I lost confidence in myself and I just could not do anything to help myself.

The days went quickly and became just a blur and all I could think of was that I didn’t want to be alive anymore.

I avoided talking to people and to the ones I spoke to, I said I was fine. I really felt like I was letting everybody down by being ill but never at one time did I think of myself.
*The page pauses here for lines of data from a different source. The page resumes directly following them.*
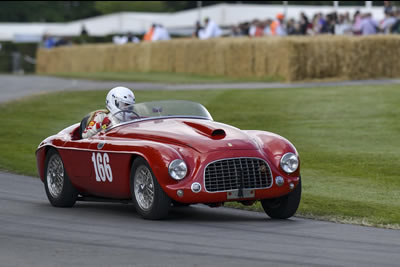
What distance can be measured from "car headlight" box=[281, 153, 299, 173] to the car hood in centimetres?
30

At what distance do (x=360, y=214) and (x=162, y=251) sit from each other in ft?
10.8

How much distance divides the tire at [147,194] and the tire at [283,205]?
1143 millimetres

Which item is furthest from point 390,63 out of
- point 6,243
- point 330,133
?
point 6,243

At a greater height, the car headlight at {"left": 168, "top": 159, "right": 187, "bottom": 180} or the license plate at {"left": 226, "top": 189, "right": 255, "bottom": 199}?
the car headlight at {"left": 168, "top": 159, "right": 187, "bottom": 180}

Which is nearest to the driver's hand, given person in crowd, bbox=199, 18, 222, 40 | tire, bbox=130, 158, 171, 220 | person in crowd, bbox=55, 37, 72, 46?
tire, bbox=130, 158, 171, 220

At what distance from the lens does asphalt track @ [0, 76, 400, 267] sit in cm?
792

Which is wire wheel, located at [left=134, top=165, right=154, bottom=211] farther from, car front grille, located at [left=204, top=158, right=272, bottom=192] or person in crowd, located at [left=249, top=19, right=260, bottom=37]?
person in crowd, located at [left=249, top=19, right=260, bottom=37]

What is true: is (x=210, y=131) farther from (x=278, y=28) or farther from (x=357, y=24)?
(x=278, y=28)

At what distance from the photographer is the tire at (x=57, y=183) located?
11789mm

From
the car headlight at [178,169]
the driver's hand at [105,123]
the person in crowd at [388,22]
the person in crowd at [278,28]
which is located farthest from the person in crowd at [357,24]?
the car headlight at [178,169]

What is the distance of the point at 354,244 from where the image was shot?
29.0 ft

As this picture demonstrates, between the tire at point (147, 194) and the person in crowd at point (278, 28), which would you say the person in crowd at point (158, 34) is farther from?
the tire at point (147, 194)

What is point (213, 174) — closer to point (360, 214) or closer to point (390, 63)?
point (360, 214)

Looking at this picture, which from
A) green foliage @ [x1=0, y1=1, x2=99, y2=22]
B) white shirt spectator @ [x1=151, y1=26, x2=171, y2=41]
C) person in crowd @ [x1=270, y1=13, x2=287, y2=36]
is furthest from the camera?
green foliage @ [x1=0, y1=1, x2=99, y2=22]
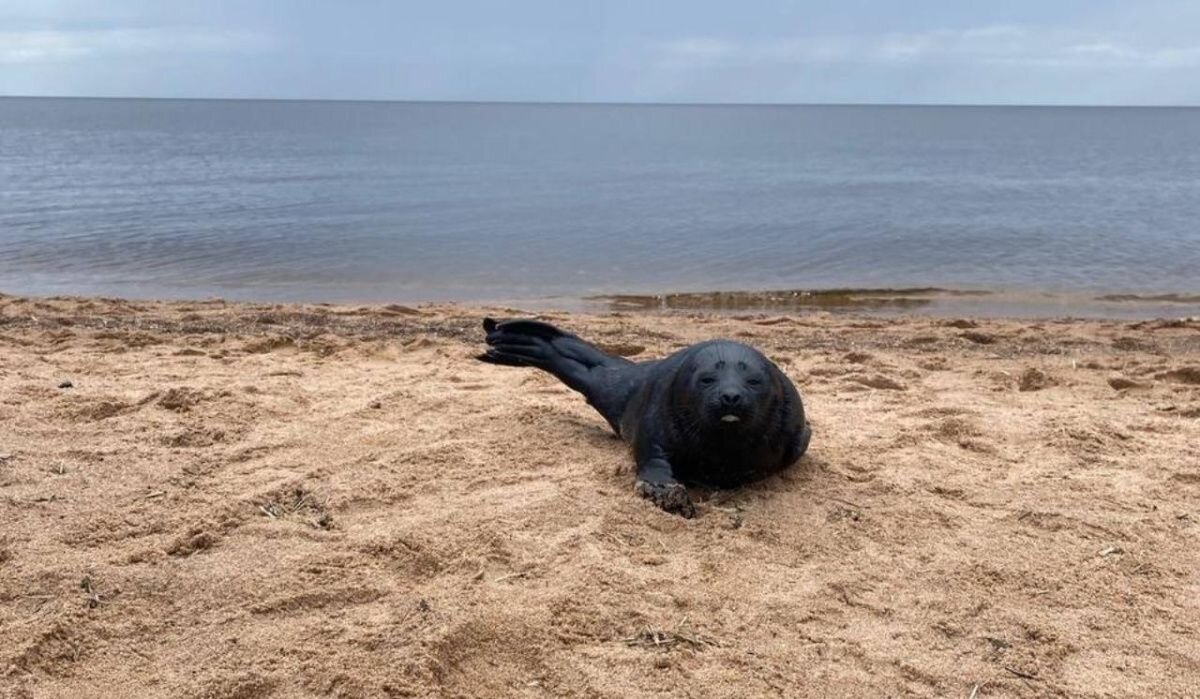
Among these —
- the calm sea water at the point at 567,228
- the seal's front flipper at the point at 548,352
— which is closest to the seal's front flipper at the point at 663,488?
the seal's front flipper at the point at 548,352

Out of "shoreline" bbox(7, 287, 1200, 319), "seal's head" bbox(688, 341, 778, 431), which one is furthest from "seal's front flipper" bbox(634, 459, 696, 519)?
"shoreline" bbox(7, 287, 1200, 319)

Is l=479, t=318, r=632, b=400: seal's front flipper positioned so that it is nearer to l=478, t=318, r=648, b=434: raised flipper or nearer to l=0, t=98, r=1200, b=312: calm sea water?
l=478, t=318, r=648, b=434: raised flipper

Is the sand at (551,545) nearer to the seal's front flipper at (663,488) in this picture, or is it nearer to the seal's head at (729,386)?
the seal's front flipper at (663,488)

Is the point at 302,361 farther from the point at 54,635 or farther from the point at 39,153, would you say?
the point at 39,153

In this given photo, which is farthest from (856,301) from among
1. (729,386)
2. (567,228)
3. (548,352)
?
(729,386)

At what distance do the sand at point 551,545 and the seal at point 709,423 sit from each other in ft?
0.41

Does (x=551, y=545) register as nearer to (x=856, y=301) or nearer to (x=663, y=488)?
(x=663, y=488)

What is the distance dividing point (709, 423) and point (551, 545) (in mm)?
870

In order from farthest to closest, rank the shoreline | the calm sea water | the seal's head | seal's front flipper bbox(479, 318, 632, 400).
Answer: the calm sea water, the shoreline, seal's front flipper bbox(479, 318, 632, 400), the seal's head

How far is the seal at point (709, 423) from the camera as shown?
4340mm

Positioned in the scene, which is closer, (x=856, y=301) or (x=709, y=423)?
(x=709, y=423)

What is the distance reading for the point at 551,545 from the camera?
13.0 feet

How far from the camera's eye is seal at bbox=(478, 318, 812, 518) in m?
4.34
Just others.

When I finally realised that I needed help, and got the treatment that has helped me a great deal, I knew that I had to adjust my way of life.

I learnt that no matter how hard it was, I have to try to put my needs first, that is why I am such a fan of the quote, “You can’t pour from an empty cup.”

Recovery and rediscovery has been a very important part of my life in the last 18 months.

Most days I am strong, but some days, not at all.

There are days  when I am up early and raring to go and there are days where I struggle to even get out of bed.

There are times when I write an article and it takes me at least an hour tops to publish, and there are times when it takes me over two weeks to articulate myself in my writing.

I have learnt that I have to listen to my body and not work overtime when I don’t need to.

I have learnt that I can say no to a request and not lose sleep over it.

I have learnt that I can sleep and not feel guilty for switching off my phone.

I know that whatever happens now, I can take one day at a time and that my mental health is just as important as my physical health.

We watch what we eat, exercise and even take supplements to enhance our physical health and its heavily advertised but but mental health issues are always talked about behind closed doors.

We need to make time for therapeutic activities such as mindfulness, relaxation, personal care and getting in touch with nature.

Let us be kind to ourselves as we are to others.

 

 

 

 

“I am fine, thank you.”

The stigma surrounding mental health and other illnesses stops people from sharing how they feel with the ones close to them.

I am one person that advocates for talking about mental health, but over time I have realised that some people who haven’t experienced any mental health problems are rarely sympathetic and feel like you should snap out of it and get on with other things to forget about what you are thinking about.

As soon as you mention depression, anxiety or ptsd, you are labelled as an attention seeker.

How then is one expected to open up about what they are going through when its not even taken seriously?

How do you answer a question like, ‘so when will you get better or will you be depressed all your life?’

The only time someone is taken seriously is when they have a public meltdown but not everyone that has mental health problems will breakdown in that kind of way. It can be experienced in many different ways, for instance;

  • Tiredness and loss of energy
  • Sadness that doesn’t go away for a long time
  • Loss of self-confidence and self-esteem
  • Difficulty concentrating even on simple tasks
  • Not being able to find pleasure in things that you used to enjoy
  • Constantly feeling anxious

Not too long ago, I was sitting with someone and they asked me where I had been as they had not seen or heard from me for a while. As I spoke to them, they rolled their eyes, then they said you know, “you cant be taking every diagnosis that the doctor gives you seriously. Just listen and walk away. If I had listened to doctors, I would be having a list of ailments that I have to think of and hundreds of pills to take, but I rebuke them in Jesus’s name and I am well’.

She went on for a while about how she deals with her life and that she will never allow an illness to control her life and urged me to do the same.

I started wishing that I had just said ‘I am fine thanks, and you?’ and moved on, which is what a lot of people with mental health problems end up resorting to.

photo cred. -slideplayer
– Hello, how are you I am fine, thank you! And you

We still have a long way to go in educating people about mental health, especially in ethnic minority communities where culture, religion and social stigma play a big part in peoples lives.

It is not a weakness to accept your diagnosis and be treated for whatever illness you are suffering from, no matter how minor you think that it is.

Staying silent isn’t being strong, speaking out is!